Ese último recurso era también el nuestro y ahora yo lo sabía.
En mitad del invierno aprendía por fin que había en mí un verano invencible”.
Albert Camus.
He vuelto hace poco de un largo viaje, plagado de sensaciones encontradas y de auténticas aventuras. Y lo primero que hice al aterrizar en Montevideo fue correr a buscar a Camus, cuyas páginas recorro desde hace años, una y otra vez. Mi búsqueda no se debió a ningún azar. Estas palabras del escritor argelino francés, tan deformadas en las redes sociales, por desgracia, siguen siendo para mí un verdadero testimonio filosófico, de esos a los que se puede echar mano cuando la impotencia hermenéutica nos colma, y nos vemos asaltados por pensamientos demasiado confusos y desafiantes, relacionados con el paso del tiempo y de las estirpes humanas.
Vengo de un viaje largo, sí, pero vengo, más que nada, de un recorrido por los siglos y por los cruces de milenios.

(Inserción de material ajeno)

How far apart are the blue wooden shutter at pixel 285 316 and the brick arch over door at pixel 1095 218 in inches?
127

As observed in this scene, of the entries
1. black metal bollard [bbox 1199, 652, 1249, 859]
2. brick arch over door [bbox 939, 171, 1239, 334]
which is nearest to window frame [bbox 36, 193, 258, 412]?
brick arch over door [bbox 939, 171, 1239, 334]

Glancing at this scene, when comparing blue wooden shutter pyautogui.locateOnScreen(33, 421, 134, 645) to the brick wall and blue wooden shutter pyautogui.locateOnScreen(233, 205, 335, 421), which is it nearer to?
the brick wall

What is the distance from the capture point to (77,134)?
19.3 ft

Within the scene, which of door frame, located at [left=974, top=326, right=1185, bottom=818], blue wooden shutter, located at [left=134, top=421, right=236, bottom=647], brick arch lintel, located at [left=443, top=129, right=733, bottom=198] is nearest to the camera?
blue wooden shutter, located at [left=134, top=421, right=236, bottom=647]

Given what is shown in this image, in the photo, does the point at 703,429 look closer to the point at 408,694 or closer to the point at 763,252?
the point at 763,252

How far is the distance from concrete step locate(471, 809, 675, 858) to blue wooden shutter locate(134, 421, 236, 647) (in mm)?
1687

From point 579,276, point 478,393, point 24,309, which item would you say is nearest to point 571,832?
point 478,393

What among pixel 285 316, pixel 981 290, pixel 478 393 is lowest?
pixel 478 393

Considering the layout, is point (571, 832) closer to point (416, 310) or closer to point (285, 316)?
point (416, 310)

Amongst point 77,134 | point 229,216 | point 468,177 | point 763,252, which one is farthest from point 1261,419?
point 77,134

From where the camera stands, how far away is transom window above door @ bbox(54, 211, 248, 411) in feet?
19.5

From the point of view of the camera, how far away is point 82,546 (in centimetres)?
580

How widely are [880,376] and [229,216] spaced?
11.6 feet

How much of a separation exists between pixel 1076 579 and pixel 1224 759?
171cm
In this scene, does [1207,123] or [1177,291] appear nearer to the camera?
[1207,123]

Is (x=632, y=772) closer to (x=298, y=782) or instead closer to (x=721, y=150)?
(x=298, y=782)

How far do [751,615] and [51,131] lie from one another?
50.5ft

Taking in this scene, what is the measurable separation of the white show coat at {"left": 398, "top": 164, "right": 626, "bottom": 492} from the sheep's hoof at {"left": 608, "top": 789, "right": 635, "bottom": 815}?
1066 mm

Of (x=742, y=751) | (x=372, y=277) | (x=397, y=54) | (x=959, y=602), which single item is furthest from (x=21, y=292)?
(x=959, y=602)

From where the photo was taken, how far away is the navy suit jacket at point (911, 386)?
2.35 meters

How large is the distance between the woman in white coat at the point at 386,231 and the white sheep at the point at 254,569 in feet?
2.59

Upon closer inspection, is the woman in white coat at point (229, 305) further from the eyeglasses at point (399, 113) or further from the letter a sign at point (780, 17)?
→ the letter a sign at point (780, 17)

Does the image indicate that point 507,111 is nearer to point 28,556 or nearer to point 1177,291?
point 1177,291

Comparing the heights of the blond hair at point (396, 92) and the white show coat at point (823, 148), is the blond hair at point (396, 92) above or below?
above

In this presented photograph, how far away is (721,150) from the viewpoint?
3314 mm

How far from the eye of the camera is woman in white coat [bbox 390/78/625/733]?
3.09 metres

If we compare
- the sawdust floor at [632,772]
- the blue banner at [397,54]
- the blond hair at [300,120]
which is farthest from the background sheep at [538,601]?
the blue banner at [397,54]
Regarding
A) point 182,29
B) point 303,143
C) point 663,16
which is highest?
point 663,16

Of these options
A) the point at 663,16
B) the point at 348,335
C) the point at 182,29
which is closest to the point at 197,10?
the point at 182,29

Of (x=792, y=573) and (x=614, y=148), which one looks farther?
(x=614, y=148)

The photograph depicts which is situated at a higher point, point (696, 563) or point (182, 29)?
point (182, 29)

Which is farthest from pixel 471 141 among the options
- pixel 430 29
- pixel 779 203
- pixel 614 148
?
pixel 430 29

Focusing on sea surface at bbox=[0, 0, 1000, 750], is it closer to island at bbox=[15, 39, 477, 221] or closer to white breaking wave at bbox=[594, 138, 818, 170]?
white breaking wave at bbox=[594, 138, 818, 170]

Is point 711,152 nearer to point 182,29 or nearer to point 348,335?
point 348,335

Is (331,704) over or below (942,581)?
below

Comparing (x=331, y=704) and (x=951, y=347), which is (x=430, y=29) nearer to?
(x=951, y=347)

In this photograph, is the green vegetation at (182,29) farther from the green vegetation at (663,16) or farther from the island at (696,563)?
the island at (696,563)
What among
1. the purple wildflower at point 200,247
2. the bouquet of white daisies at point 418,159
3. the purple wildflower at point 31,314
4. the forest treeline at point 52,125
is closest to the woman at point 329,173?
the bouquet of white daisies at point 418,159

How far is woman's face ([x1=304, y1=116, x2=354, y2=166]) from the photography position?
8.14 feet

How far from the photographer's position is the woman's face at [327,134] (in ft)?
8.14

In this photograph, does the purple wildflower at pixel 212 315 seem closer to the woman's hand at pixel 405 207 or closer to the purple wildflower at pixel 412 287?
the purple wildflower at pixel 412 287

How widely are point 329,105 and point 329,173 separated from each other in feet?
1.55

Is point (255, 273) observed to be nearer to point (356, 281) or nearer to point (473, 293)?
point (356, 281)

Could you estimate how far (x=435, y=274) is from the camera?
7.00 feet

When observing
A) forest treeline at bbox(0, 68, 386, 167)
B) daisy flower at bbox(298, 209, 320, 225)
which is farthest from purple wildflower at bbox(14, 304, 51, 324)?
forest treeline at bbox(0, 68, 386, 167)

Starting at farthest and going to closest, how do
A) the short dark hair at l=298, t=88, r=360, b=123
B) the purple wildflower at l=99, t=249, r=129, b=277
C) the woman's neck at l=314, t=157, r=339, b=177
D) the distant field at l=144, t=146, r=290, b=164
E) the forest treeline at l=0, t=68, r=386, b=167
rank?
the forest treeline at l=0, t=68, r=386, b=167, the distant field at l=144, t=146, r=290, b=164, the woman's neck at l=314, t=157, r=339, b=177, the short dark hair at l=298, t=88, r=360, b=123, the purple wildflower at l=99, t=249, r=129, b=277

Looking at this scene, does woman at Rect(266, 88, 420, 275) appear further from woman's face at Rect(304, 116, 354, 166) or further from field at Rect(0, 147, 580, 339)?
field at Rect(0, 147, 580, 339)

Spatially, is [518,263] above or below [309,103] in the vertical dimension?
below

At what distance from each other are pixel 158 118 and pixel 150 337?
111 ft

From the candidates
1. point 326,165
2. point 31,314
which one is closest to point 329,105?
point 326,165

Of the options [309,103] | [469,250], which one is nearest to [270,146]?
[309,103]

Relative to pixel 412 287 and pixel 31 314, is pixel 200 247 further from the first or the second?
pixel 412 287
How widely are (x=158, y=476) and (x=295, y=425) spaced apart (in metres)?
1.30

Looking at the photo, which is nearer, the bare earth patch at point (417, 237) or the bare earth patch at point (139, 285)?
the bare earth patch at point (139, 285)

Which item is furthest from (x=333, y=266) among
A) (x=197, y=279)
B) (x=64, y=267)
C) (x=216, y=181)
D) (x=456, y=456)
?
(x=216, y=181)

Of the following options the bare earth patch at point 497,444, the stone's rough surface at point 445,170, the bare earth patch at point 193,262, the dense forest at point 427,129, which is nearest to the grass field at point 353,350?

A pesar de que el continente americano se pobló hace al menos unos 16.000 años (hay teorías que se remiten a unos 30.000 años), y pese también a la poderosa influencia de las altas culturas americanas precolombinas, en los modestos lares rioplatenses no estamos habituados a codearnos con fenómenos tan venerables. Nada de eso. Bien sabemos que, si la propia Montevideo llegó a ser fundada, fue simplemente por razones estratégicas de España, encaminadas a cortarle el paso al competidor lusitano y evitar así que se echara bajo el brazo al estuario entero. Sea como fuere, al tratarse de una fundación tardía en el contexto del imperio colonial español en América, los uruguayos no tenemos a la mano ninguna antigüedad de renombre o de lustre que se remonte, con un poco de suerte, más allá de los cuatrocientos años. Ni qué decir de que nuestro casco histórico, Ciudad Vieja y parte de la Ciudad Nueva, araña apenas los tres siglos, y eso con mucha suerte (ni siquiera la casa natal del prócer hemos sabido preservar).
Pero, habiendo tenido la oportunidad de acudir a ciertas regiones tan ignotas como extrañas, situadas en Grecia continental y en la Turquía profunda, me encontré, de manera imprevista, rodeada de susurros casi interminables, que se alzaban ante mí con la mayor naturalidad del mundo, entre vestigios de arcos portentosos, bibliotecas, palacios, mercados, residencias, cuarteles, basílicas, plazas y murallas. Hablo de ciudades como Éfeso, situada en una región crucial de Asia Menor, con un importante puerto comercial con salida al mar Egeo y a todo el Mediterráneo.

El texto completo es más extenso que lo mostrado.